On Mon, Nov 28, 2011 at 02:03:10PM -0800, Ben Pfaff wrote:
> On Thu, Nov 10, 2011 at 09:14:50AM -0800, Ben Pfaff wrote:
> > On Thu, Nov 10, 2011 at 06:04:07PM +0900, Simon Horman wrote:
> > > On Wed, Nov 09, 2011 at 08:14:36PM -0800, Ben Pfaff wrote:
> > > > On Thu, Nov 10, 2011 at 10:20:24AM +0900, Simon Horman wrote:
> > > > > On Wed, Nov 09, 2011 at 01:19:42PM -0800, Ben Pfaff wrote:
> > > > > > On Mon, Nov 07, 2011 at 04:20:19PM +0900, Simon Horman wrote:
> > > > > > > Although a very simple and possibly na??ve approach, I wonder if
> > > > > > > dynamically extending the interval at which statistics are collected is
> > > > > > > a worthwhile approach to mitigating the performance impact of statistics
> > > > > > > collection.
> > > > > > 
> > > > > > It's one approach.  It has the nice property of being very simple.
> > > > > > 
> > > > > > Another approach that I've been pondering myself is, when there are many
> > > > > > datapath flows, to read out the kernel stats for only some of them at a
> > > > > > time and apply the expiration algorithm to just those.  We could run
> > > > > > expiration just as frequently overall, but it would apply to any given
> > > > > > flow less frequently.
> > > > > 
> > > > > I had also considered that and I think it an approach worth investigating.
> > > > > It seems to me that the main challenge will be arrange things such that a
> > > > > partial statistics update can occur while still allowing all statistics to
> > > > > be updated over time.  I wonder if partitioning the flow hash would be a
> > > > > reasonable way to achieve this.
> > > > 
> > > > I think that it works OK already.  Just start the flow dump and read as
> > > > many flows as you want to deal with at a time, then stop, keeping the
> > > > dump in progress.  Then when you want to keep going later, just keep
> > > > reading the dump.
> > > 
> > > Good point. I'll see about testing that.
> > 
> > Great, I look forward to hearing how well it works.
> 
> Did you get a chance to experiment with this?  I really am interested
> in doing it this way, if it is effective.

Hi Ben,

sorry for the long delay. I finally had a stab at implementing this idea
but as yet it does not seem to be working.

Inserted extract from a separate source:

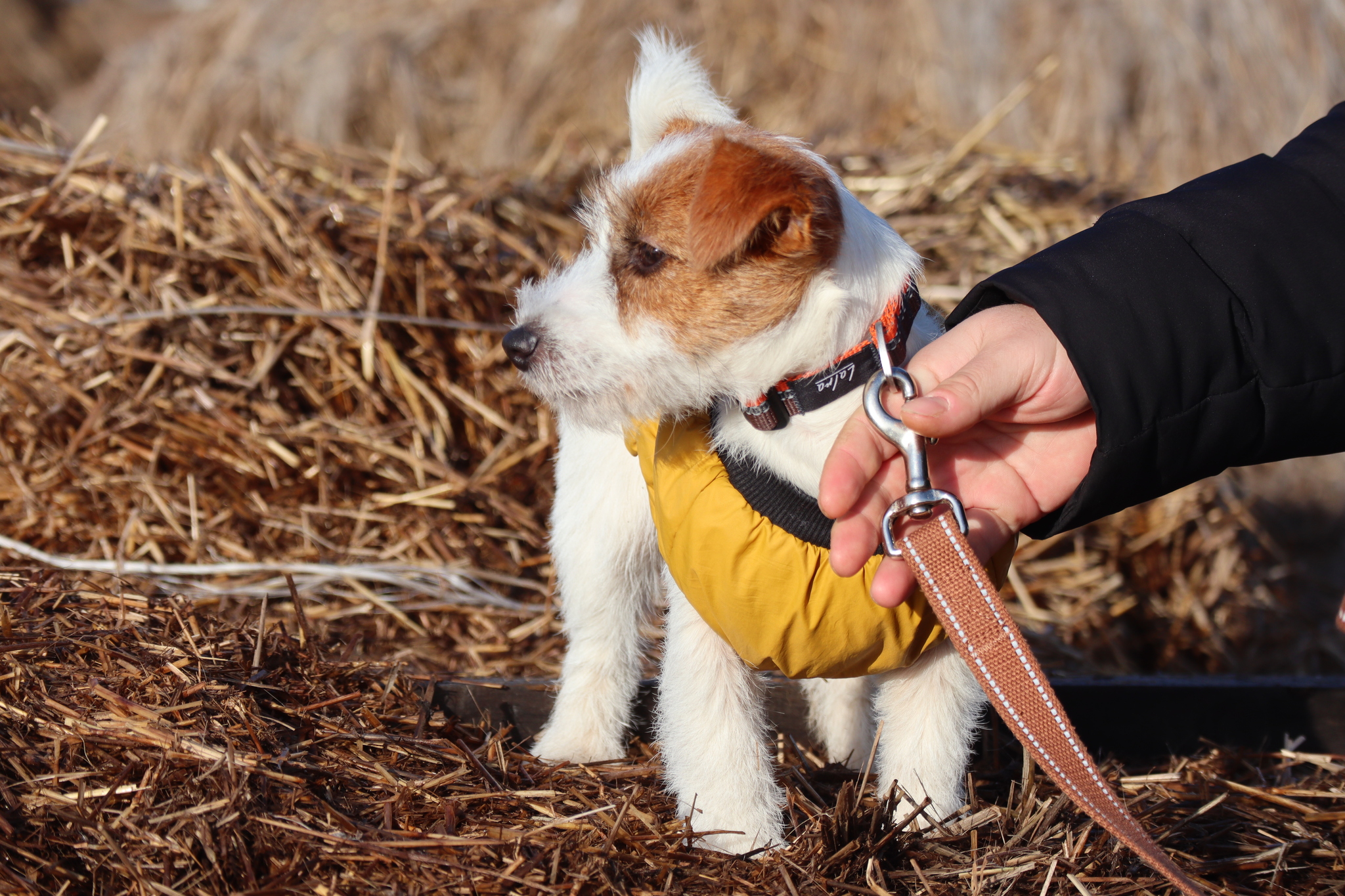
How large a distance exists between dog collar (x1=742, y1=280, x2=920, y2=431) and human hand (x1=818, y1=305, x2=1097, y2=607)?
6cm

My implementation simply keeps track of a static struct dpif_flow_dump dump
in update_stats() and resets it as necessary using dpif_flow_dump_start()
and dpif_flow_dump_done().

The result seems to be that flows are expiring all over the place.
I assume this is because their stats are not being updated. Do I need
to keep track of more state in order to take into account that
the flow_table is changing between calls to update_stats()?